You see, growing up, I had a beauty-complex. I thought beauty would get you any and everything. And I was told that I was beautiful. A LOT. I won dozens of beauty pageants, maybe hundreds. I know we had hundreds of trophies and crowns. I modeled as a pre-teen. I thought all of these things meant something. That I was better. That I would “make it.”
But in the real world, it didn’t mean anything. In middle school and high school, being pretty didn’t stop people from being cruel, it didn’t get me the lead in any plays, and it didn’t get me the boyfriends I wanted. Let alone girlfriends. I was confused – I thought this was the ticket.

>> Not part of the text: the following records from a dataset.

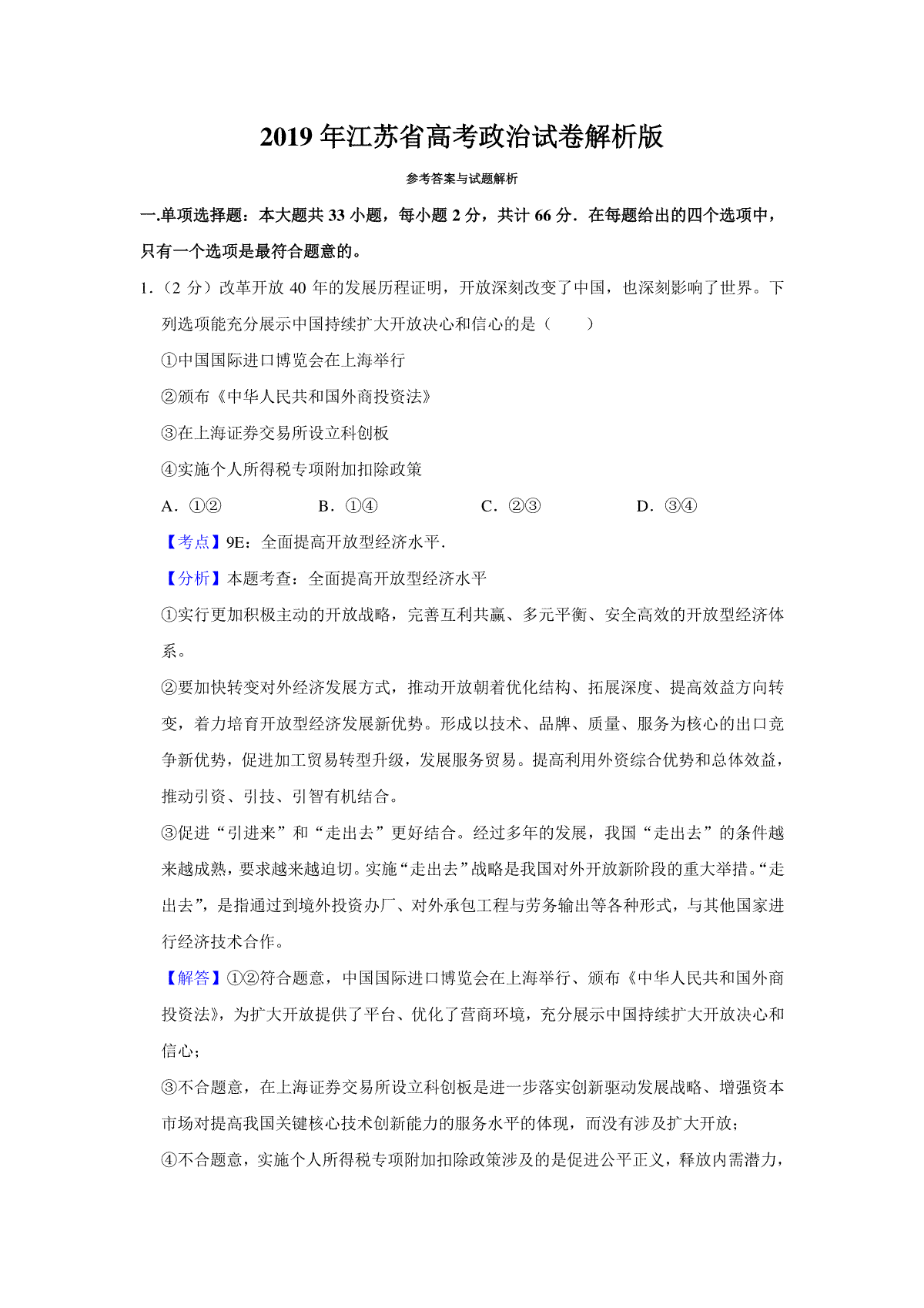 2019 年江苏省高考政治试卷解析版

参考答案与试题解析

一.单项选择题：本大题共 33 小题，每小题 2 分，共计 66 分．在每题给出的四个选项中，只有一个选项是最符合题意的。

1．（2 分）改革开放 40 年的发展历程证明，开放深刻改变了中国，也深刻影响了世界。下列选项能充分展示中国持续扩大开放决心和信心的是（　　）

①中国国际进口博览会在上海举行

②颁布《中华人民共和国外商投资法》

③在上海证券交易所设立科创板

④实施个人所得税专项附加扣除政策

A．①②　　B．①④　　C．②③　　D．③④

【考点】9E：全面提高开放型经济水平．

【分析】本题考查：全面提高开放型经济水平

①实行更加积极主动的开放战略，完善互利共赢、多元平衡、安全高效的开放型经济体系。

②要加快转变对外经济发展方式，推动开放朝着优化结构、拓展深度、提高效益方向转变，着力培育开放型经济发展新优势。形成以技术、品牌、质量、服务为核心的出口竞争新优势，促进加工贸易转型升级，发展服务贸易。提高利用外资综合优势和总体效益，推动引资、引技、引智有机结合。

③促进“引进来”和“走出去”更好结合。经过多年的发展，我国“走出去”的条件越来越成熟，要求越来越迫切。实施“走出去”战略是我国对外开放新阶段的重大举措。“走出去”，是指通过到境外投资办厂、对外承包工程与劳务输出等各种形式，与其他国家进行经济技术合作。

【解答】①②符合题意，中国国际进口博览会在上海举行、颁布《中华人民共和国外商投资法》，为扩大开放提供了平台、优化了营商环境，充分展示中国持续扩大开放决心和信心；

③不合题意，在上海证券交易所设立科创板是进一步落实创新驱动发展战略、增强资本市场对提高我国关键核心技术创新能力的服务水平的体现，而没有涉及扩大开放；

④不合题意，实施个人所得税专项附加扣除政策涉及的是促进公平正义，释放内需潜力，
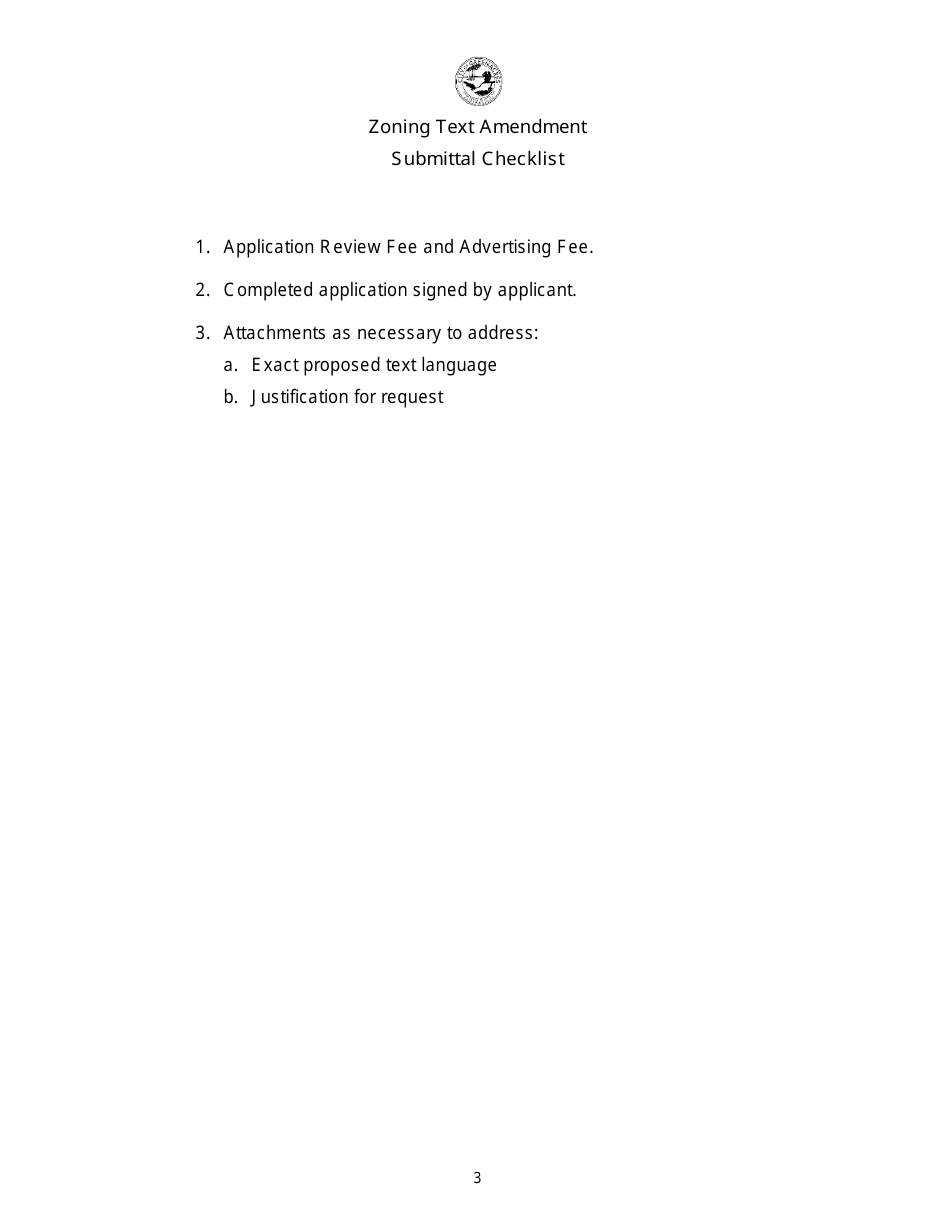 Zoning Text Amendment
Submittal Checklist

1. Application Review Fee and Advertising Fee.

2. Completed application signed by applicant.

3. Attachments as necessary to address:
a. Exact proposed text language
b. Justification for request

3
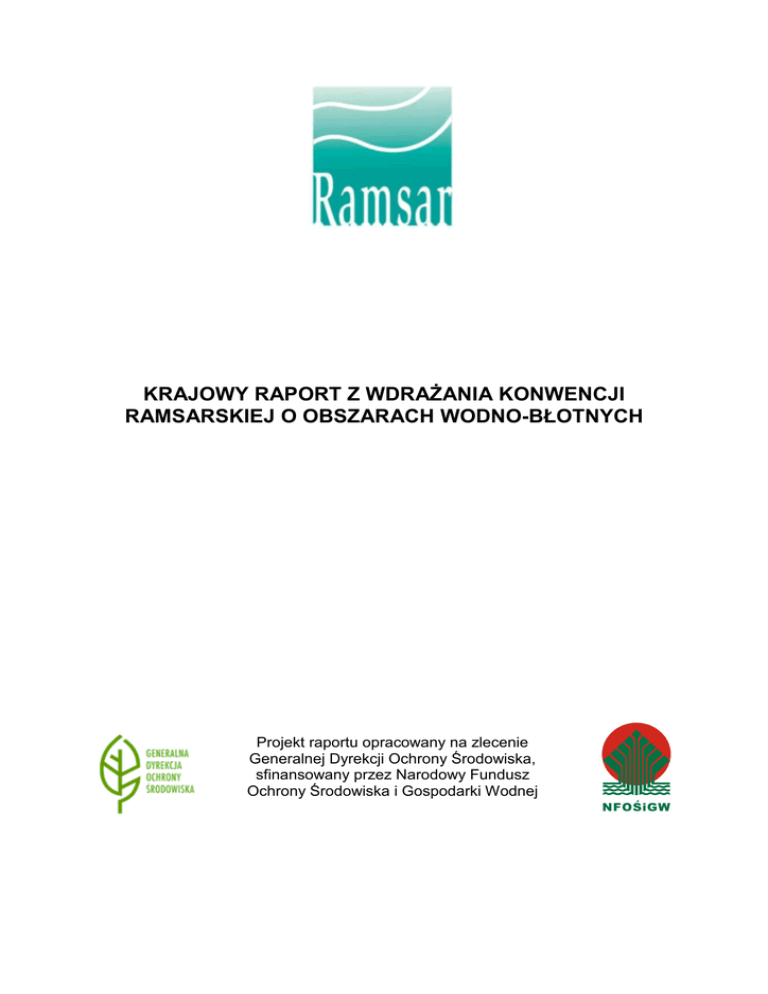 Ramsar

KRAJOWY RAPORT Z WDRAŻANIA KONWENCJI RAMSARSKIEJ O OBSZARACH WODNO-BŁOTNYCH

GENERALNA DYREKCJA OCHRONY ŚRODOWISKA

Projekt raportu opracowany na zlecenie Generalnej Dyrekcji Ochrony Środowiska, sfinansowany przez Narodowy Fundusz Ochrony Środowiska i Gospodarki Wodnej

NFOŚiGW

Once I realized beauty was just a one-way street to loving yourself and only yourself for the rest of your life, I gave up trying to be pretty. I dressed like a boy; I cut all of my hair off. I didn’t wear makeup. Instead, I adopted a chain wallet and cut-off t-shirts. I was jaded, you see. At 19, I felt like the whole world could end, and I wouldn’t care.
But then I met Jesus. Or, He came and got me. He loved me. He told me He made me exactly as I am on purpose. I didn’t need to try to be pretty, and I didn’t need to try to not be pretty. I just needed Him.
Oh how I wish I would have believed him 100%. I saw it, but I wasn’t ready to give up on the world. I still pursued what I thought beauty could buy: popularity, love, friends, guys.
But all it bought was hurt. Pain. The consequences of sin.
I continued my flirtation with the world while holding fast to Jesus’ hand, saying Please don’t let me go as I hang off this ledge!